Lunch today was courtesy a most unfriendly lady in a stall on the Champs Elysee, still we enjoyed the double hotdogs with cheese in the Vincennes garden and they gave us the energy to climb the hundreds of spiral steps to the top of the Arc d’Triomphe. What a spectacular view and what a monument! From the top you can see the line formed by the 3 arches: Arch of Defense, Arc d’Triomphe and the Triumphal Arch – the Carousel in the Tuileries Garden. The trip down is easier, legs are a little wobbly and it is easy to miss a step when they’re narrow and spiralling downwards. From the Arc d’Triomphe it is a natural progression to wander down the Champs Elysee, about 2 kilometres in length it is home to expensive boutiques, car showrooms, restaurants and Laduree which sell expensive macaroons and is too busy for us to contemplate venturing in – we have to get to the Louvre.

The Louvre Museum, Paris

The fountains in Paris are empty and those in the Tuileries Garden are no exception, it is a tad disappointing however I’m sure that I will see enough fountains when we go to Versaille. The weather appears to be improving as we head into the glass pyramid outside the Louvre, queues are non-existent but we had read that the crowds were smaller on a Wednesday or Friday night when the Louvre was open until 10pm. The Louvre is incredible and we are easily confused so the ladies on the help desk come in handy, we head to the Sully wing to start our adventure and walk through the former medieval moat that has been excavated under the gallery – the temperature drops and behind us we can hear the clip clop of a woman in high heels (slightly annoying). To cut a long story short, we saw the big 3: Mona Lisa, Winged Victory of Samothrace and the Venus de Milo plus the Wedding Feast at Cana which is an absolutely monstrous painting that has us wondering where do you start when painting such a large artwork. The Louvre itself is a work of art, the frescoes on the ceiling causing me to look up regularly. There was no way that we could attempt to see it all, the focus was on the ancient Egyptian and Greek sculptures as well as some Roman and Etruscan artifacts (although we’ll see plenty in Italy), the big 3 and a few inspiring pieces in between by Botticelli and unknown artists – at least unknown to me. Outside the sun is shining at last and the sky is blue, it is the perfect opportunity to take a break and enjoy the view of the fountains and do a spot of people watching.
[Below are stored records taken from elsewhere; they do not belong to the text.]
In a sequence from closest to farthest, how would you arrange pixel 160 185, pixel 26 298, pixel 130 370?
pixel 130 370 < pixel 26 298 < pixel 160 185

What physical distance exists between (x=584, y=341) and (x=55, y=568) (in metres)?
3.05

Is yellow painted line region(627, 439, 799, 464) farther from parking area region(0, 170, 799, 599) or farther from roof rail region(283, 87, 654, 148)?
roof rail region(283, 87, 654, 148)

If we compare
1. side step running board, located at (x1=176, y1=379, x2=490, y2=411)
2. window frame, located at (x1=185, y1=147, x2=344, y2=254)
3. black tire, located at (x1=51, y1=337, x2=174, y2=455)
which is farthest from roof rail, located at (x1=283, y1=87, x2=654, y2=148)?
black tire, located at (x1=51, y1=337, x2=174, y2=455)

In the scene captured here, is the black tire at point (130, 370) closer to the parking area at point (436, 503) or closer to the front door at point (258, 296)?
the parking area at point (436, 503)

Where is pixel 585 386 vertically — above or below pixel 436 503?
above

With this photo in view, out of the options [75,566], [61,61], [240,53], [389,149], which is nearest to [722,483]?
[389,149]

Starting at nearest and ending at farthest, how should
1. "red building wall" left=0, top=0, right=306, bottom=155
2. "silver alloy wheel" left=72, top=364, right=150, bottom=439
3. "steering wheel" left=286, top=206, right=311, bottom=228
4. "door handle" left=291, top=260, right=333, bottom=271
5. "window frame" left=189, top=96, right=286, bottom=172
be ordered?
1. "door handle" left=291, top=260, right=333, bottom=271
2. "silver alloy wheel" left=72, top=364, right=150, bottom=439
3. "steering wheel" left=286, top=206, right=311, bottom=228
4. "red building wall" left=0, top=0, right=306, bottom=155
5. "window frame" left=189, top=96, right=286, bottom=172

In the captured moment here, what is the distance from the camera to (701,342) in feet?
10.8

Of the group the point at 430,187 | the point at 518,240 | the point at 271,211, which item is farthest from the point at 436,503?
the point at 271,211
Tonight is dinner at a local restaurant in Rue Mouffetard, it is called the Grange and they have a 14 euro, 3 course menu to choose from and for another 8 euro we get a carafe of red wine. The Grange specialises in fondue and raclette, I can smell the cheese and although it is appealing both of us are keen for something a little more substantial and preferably with some form of vegetable. Marty chooses the steak with pommes and salad, I devoured the lamb chops and we both tried escargot with herb and garlic butter for an entree, the bread is free and keeps coming as we slowly eat our way through generous portions of food. The waiter does not speak much English – only a little as they all say in Europe, he sends his wife over instead and she speaks English well, if not a little gruffly. Most of the tables are full, customers are still walking in the door at 10.30pm – the French eat a little later than most we have been told. It was a wonderful evening, sleep came easy that night.